* _Written problem_
Locate the line that contains "Looking at the image, of". Print it and every subsequent line through the final line of the records, exactly and only those.

* _Data rows_
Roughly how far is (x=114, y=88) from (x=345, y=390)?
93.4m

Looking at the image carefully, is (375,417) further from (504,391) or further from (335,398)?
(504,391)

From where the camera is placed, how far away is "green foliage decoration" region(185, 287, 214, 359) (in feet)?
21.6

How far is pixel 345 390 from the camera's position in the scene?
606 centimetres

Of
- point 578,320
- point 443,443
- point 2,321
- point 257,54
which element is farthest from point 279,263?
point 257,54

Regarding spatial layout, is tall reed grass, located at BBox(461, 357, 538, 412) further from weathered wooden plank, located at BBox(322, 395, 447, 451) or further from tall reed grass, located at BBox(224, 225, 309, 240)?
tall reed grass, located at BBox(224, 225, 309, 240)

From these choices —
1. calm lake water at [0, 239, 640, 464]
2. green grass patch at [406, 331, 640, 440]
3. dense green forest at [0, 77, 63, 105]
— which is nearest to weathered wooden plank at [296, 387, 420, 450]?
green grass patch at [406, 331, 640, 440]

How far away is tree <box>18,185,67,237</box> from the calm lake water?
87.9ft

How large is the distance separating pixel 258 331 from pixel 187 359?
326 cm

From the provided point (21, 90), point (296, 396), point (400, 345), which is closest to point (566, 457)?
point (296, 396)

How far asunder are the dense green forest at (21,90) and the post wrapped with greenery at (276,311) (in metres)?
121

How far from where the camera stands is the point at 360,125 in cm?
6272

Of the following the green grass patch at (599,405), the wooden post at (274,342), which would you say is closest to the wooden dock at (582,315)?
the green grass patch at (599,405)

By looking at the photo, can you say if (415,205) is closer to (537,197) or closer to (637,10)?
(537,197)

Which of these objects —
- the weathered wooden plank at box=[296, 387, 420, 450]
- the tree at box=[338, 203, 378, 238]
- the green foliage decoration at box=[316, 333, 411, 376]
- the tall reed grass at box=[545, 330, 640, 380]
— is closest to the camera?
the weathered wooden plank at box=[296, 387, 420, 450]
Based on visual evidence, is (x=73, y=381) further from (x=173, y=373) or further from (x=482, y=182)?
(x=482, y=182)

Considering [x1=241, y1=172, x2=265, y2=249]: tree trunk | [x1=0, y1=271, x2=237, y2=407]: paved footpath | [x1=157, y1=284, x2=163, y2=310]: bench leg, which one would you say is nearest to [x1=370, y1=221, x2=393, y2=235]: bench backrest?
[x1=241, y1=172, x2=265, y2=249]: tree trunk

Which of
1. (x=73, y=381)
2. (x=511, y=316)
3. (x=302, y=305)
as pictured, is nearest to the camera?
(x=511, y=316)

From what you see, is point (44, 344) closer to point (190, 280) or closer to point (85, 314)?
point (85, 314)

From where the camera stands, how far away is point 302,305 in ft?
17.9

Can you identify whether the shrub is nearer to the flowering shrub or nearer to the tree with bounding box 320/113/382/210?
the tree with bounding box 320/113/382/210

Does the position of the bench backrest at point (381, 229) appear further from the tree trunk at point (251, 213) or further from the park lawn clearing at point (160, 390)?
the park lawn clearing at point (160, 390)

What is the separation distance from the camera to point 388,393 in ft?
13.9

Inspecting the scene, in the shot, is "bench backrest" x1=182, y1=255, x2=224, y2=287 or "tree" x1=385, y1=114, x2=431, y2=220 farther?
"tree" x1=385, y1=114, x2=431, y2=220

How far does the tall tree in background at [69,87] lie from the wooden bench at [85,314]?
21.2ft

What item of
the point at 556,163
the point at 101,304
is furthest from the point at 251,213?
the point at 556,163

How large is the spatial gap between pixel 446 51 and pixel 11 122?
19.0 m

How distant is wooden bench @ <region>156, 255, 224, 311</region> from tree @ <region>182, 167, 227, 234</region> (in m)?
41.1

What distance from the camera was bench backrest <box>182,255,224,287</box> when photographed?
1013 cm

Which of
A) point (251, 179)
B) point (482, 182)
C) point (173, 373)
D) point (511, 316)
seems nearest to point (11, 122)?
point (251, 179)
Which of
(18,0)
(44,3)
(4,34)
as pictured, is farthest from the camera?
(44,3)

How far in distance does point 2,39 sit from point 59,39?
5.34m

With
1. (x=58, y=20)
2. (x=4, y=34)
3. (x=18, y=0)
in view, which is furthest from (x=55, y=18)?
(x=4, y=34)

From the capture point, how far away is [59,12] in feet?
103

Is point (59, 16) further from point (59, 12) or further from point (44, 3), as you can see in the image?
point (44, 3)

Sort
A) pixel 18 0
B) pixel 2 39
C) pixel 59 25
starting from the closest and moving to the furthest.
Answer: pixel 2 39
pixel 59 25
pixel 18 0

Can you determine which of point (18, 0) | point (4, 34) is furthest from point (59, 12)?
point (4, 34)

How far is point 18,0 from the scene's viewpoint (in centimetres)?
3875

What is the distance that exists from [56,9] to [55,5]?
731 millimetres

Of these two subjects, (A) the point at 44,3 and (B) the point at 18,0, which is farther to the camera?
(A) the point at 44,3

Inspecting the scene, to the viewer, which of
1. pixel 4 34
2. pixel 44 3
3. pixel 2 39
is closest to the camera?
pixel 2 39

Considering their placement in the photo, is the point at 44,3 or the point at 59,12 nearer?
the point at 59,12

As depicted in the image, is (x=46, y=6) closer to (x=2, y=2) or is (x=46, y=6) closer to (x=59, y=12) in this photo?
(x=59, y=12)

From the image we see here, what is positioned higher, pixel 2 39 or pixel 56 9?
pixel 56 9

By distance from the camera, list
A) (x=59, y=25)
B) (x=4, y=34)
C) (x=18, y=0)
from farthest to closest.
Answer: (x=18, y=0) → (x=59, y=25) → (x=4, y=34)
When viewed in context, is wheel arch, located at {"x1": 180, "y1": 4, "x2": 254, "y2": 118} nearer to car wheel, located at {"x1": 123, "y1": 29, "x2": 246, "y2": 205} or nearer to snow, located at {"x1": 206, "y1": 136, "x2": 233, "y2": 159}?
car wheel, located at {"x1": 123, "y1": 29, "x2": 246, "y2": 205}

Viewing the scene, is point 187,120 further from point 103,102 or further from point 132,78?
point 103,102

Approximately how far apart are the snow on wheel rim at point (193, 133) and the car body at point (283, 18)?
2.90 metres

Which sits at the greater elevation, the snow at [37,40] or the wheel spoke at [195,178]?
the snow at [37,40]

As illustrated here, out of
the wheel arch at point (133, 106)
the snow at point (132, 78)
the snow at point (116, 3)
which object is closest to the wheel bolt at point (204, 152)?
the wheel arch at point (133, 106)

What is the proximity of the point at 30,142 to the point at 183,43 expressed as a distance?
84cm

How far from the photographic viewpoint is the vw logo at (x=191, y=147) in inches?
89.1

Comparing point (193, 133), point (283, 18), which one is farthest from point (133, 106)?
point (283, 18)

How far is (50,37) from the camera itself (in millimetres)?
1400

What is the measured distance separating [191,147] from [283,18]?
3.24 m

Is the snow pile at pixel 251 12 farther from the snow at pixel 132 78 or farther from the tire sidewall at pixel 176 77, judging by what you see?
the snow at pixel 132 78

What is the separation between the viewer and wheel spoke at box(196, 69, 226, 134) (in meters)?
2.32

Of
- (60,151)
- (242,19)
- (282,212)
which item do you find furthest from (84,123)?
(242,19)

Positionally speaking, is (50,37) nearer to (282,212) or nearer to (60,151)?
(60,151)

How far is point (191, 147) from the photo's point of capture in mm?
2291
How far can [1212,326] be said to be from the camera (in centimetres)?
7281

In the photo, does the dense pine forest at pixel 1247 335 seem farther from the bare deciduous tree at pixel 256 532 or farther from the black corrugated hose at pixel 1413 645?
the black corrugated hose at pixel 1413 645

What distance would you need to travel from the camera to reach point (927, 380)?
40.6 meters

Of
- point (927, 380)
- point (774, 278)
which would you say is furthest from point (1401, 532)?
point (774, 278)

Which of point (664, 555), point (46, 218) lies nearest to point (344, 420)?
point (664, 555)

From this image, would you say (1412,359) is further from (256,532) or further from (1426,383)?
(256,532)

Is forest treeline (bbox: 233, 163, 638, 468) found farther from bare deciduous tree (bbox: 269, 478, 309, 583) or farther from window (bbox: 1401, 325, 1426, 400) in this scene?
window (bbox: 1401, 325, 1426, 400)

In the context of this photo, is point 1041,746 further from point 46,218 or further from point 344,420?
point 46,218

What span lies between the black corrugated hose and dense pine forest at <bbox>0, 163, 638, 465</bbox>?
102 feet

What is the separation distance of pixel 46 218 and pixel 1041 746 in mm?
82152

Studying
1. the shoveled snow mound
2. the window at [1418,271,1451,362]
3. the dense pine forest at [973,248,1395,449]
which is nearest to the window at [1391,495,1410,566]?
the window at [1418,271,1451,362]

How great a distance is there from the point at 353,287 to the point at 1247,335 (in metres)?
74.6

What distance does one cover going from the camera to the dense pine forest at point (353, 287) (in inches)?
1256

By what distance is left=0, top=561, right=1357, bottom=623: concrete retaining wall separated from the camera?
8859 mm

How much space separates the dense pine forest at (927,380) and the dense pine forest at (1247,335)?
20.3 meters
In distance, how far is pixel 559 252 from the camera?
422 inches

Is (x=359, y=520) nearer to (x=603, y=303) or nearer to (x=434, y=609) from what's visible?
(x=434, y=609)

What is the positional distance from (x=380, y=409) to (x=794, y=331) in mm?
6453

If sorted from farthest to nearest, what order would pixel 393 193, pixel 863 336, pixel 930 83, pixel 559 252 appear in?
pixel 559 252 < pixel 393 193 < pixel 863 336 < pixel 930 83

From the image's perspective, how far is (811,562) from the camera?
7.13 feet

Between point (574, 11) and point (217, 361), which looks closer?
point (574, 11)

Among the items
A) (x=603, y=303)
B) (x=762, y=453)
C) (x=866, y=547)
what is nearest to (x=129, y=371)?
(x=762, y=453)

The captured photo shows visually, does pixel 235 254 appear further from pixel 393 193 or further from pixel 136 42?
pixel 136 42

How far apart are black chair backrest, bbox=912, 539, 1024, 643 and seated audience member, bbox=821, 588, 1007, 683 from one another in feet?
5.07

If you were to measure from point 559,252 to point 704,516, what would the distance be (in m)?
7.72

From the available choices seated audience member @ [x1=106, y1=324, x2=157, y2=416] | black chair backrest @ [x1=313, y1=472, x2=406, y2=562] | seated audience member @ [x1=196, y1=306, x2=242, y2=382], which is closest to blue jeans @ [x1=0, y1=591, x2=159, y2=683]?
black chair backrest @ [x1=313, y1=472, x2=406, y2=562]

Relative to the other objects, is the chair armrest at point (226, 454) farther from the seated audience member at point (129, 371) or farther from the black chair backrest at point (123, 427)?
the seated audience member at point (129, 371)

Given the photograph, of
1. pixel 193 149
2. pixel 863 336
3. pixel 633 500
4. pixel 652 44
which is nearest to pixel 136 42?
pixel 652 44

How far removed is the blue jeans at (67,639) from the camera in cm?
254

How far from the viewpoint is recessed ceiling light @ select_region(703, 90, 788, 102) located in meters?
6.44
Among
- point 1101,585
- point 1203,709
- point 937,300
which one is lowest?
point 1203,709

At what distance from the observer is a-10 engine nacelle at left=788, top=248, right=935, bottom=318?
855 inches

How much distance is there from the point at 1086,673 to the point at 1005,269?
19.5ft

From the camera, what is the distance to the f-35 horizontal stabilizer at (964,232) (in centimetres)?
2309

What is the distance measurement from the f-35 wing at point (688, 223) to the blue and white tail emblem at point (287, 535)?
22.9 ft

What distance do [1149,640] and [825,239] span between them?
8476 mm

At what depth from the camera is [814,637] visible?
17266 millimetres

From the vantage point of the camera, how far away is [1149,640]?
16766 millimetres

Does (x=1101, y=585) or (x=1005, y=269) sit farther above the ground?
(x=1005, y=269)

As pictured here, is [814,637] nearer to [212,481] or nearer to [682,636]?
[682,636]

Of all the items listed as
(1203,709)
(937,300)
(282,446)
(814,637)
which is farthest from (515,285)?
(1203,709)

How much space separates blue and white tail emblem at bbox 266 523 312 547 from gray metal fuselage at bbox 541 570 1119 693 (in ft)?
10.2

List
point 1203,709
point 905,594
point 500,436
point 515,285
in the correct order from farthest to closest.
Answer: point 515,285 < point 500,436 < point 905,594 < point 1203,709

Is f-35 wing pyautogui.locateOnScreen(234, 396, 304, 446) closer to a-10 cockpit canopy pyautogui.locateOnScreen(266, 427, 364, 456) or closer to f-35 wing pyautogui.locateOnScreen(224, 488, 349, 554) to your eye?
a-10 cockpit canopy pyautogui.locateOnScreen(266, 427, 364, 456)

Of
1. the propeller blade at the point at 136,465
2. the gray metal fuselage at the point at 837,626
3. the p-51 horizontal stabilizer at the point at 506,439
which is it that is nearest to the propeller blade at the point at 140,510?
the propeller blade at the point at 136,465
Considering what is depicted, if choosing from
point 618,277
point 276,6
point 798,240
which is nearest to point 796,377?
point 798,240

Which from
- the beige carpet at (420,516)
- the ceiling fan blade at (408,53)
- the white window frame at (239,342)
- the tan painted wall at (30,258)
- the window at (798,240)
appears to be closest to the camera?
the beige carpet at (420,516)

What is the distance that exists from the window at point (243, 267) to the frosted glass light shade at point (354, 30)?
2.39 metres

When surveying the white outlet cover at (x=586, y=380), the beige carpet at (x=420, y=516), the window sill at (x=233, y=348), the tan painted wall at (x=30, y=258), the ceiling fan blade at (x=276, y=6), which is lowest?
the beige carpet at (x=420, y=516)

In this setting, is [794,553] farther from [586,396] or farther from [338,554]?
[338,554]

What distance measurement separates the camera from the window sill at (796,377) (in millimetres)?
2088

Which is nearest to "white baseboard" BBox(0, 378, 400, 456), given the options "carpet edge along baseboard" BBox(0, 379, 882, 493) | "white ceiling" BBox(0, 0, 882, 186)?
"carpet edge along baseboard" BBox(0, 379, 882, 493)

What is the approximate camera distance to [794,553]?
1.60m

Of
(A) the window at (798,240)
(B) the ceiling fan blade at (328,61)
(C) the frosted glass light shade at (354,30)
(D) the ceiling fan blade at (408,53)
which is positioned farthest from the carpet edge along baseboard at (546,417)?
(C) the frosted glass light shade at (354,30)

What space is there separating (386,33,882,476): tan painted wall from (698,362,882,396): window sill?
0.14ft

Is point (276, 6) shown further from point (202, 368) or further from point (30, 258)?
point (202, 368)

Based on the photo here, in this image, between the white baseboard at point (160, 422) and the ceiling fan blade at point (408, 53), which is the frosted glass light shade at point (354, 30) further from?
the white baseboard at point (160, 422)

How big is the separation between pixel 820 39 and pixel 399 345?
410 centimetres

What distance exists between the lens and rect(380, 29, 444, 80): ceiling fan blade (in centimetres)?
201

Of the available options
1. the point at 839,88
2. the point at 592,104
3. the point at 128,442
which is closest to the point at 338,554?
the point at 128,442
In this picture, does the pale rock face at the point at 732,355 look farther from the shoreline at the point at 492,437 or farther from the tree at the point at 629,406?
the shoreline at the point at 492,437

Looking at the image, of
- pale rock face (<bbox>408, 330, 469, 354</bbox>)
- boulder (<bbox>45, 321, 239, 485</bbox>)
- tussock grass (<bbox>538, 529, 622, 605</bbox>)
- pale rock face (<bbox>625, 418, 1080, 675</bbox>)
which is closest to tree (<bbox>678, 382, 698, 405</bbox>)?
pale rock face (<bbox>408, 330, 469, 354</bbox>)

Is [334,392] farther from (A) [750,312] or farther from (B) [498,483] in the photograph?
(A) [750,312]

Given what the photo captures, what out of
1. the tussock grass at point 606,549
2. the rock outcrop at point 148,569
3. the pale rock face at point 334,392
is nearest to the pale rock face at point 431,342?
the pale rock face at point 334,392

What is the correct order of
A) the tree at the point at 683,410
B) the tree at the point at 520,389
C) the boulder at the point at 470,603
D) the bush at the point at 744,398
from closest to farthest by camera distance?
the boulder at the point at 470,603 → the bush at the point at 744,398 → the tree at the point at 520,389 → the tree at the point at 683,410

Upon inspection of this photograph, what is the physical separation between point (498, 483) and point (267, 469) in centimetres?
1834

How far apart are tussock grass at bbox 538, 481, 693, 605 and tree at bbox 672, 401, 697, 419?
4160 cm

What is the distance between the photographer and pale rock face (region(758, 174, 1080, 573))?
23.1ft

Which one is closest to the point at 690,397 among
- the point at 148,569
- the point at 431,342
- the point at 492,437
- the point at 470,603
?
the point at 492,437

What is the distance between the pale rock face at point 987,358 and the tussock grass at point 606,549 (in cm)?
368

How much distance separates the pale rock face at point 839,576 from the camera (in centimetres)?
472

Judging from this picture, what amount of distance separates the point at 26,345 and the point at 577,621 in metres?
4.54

* _Response_
Looking at the image, of
- pale rock face (<bbox>408, 330, 469, 354</bbox>)
- boulder (<bbox>45, 321, 239, 485</bbox>)
- tussock grass (<bbox>538, 529, 622, 605</bbox>)
- pale rock face (<bbox>625, 418, 1080, 675</bbox>)
which is closest to tree (<bbox>678, 382, 698, 405</bbox>)?
pale rock face (<bbox>408, 330, 469, 354</bbox>)

Is [334,392] farther from (A) [750,312] or farther from (B) [498,483] in the photograph?
(A) [750,312]

Given what the photo captures, what out of
1. the tussock grass at point 606,549
2. the rock outcrop at point 148,569
3. the pale rock face at point 334,392
is nearest to the pale rock face at point 431,342?
the pale rock face at point 334,392

What is the correct order of
A) the tree at the point at 683,410
B) the tree at the point at 520,389
C) the boulder at the point at 470,603
D) the bush at the point at 744,398
from closest to farthest by camera distance?
the boulder at the point at 470,603 → the bush at the point at 744,398 → the tree at the point at 520,389 → the tree at the point at 683,410

Upon inspection of this photograph, what is the physical separation between point (498, 483) and point (267, 469) in centimetres?
1834

How far apart are tussock grass at bbox 538, 481, 693, 605 and tree at bbox 672, 401, 697, 419?
4160 cm

What is the distance between the photographer and pale rock face (region(758, 174, 1080, 573))?
23.1ft

Which one is closest to the point at 690,397 among
- the point at 148,569
- the point at 431,342
- the point at 492,437
- the point at 470,603
?
the point at 492,437

What is the distance between the pale rock face at point 987,358 and the tussock grass at point 606,549 (in cm)?
368

How much distance separates the pale rock face at point 839,576 from the camera (in centimetres)?
472

Judging from this picture, what amount of distance separates the point at 26,345 and the point at 577,621 in metres?
4.54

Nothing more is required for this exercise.